Text provided
***
Details have emerged about a now-patched vulnerability in Microsoft 365 Copilot that could enable the theft of sensitive user information using a technique called ASCII smuggling.
“ASCII Smuggling is a novel technique that uses special Unicode characters that mirror ASCII but are actually not visible in the user interface,” security researcher Johann Rehberger said.
“This means that an attacker can have the [large language model] render, to the user, invisible data, and embed them within clickable hyperlinks. This technique basically stages the data for exfiltration!”
The entire attack strings together a number of attack methods to fashion them into a reliable exploit chain. This includes the following steps –
Trigger prompt injection via malicious content concealed in a document shared on the chat
Using a prompt injection payload to instruct Copilot to search for more emails and documents
Leveraging ASCII smuggling to entice the user into clicking on a link to exfiltrate valuable data to a third-party server
The net outcome of the attack is that sensitive data present in emails, including multi-factor authentication (MFA) codes, could be transmitted to an adversary-controlled server. Microsoft has since addressed the issues following responsible disclosure in January 2024.
The development comes as proof-of-concept (PoC) attacks have been demonstrated against Microsoft’s Copilot system to manipulate responses, exfiltrate private data, and dodge security protections, once again highlighting the need for monitoring risks in artificial intelligence (AI) tools.
***
Task details
Carry on the article about the ASCII smuggling flaw in Microsoft 365 Copilot, picking up right after its last sentence.

Supplied material
***
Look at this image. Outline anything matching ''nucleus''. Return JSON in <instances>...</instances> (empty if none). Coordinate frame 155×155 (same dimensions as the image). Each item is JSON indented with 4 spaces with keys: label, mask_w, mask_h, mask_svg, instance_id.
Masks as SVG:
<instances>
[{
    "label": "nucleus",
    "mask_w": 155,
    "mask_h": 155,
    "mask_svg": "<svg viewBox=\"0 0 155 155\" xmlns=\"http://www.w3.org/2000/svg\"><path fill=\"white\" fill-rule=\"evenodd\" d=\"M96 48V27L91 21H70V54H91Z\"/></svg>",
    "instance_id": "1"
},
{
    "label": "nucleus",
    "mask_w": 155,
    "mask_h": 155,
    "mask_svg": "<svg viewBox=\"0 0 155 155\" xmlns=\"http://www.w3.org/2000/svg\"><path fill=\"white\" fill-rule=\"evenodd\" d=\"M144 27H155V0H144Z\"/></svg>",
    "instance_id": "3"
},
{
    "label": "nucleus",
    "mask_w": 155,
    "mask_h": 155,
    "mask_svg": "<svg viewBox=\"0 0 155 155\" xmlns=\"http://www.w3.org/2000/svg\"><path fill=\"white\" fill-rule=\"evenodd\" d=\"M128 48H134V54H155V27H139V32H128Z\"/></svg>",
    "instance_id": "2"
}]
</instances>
***
Output for this exercise
The methods, detailed by Zenity, allow malicious actors to perform retrieval-augmented generation (RAG) poisoning and indirect prompt injection leading to remote code execution attacks that can fully control Microsoft Copilot and other AI apps. In a hypothetical attack scenario, an external hacker with code execution capabilities could trick Copilot into providing users with phishing pages.
Perhaps one of the most novel attacks is the ability to turn the AI into a spear-phishing machine. The red-teaming technique, dubbed LOLCopilot, allows an attacker with access to a victim’s email account to send phishing messages mimicking the compromised users’ style.
Microsoft has also acknowledged that publicly exposed Copilot bots created using Microsoft Copilot Studio and lacking any authentication protections could be an avenue for threat actors to extract sensitive information, assuming they have prior knowledge of the Copilot name or URL.
“Enterprises should evaluate their risk tolerance and exposure to prevent data leaks from Copilots (formerly Power Virtual Agents), and enable Data Loss Prevention and other security controls accordingly to control creation and publication of Copilots,” Rehberger said.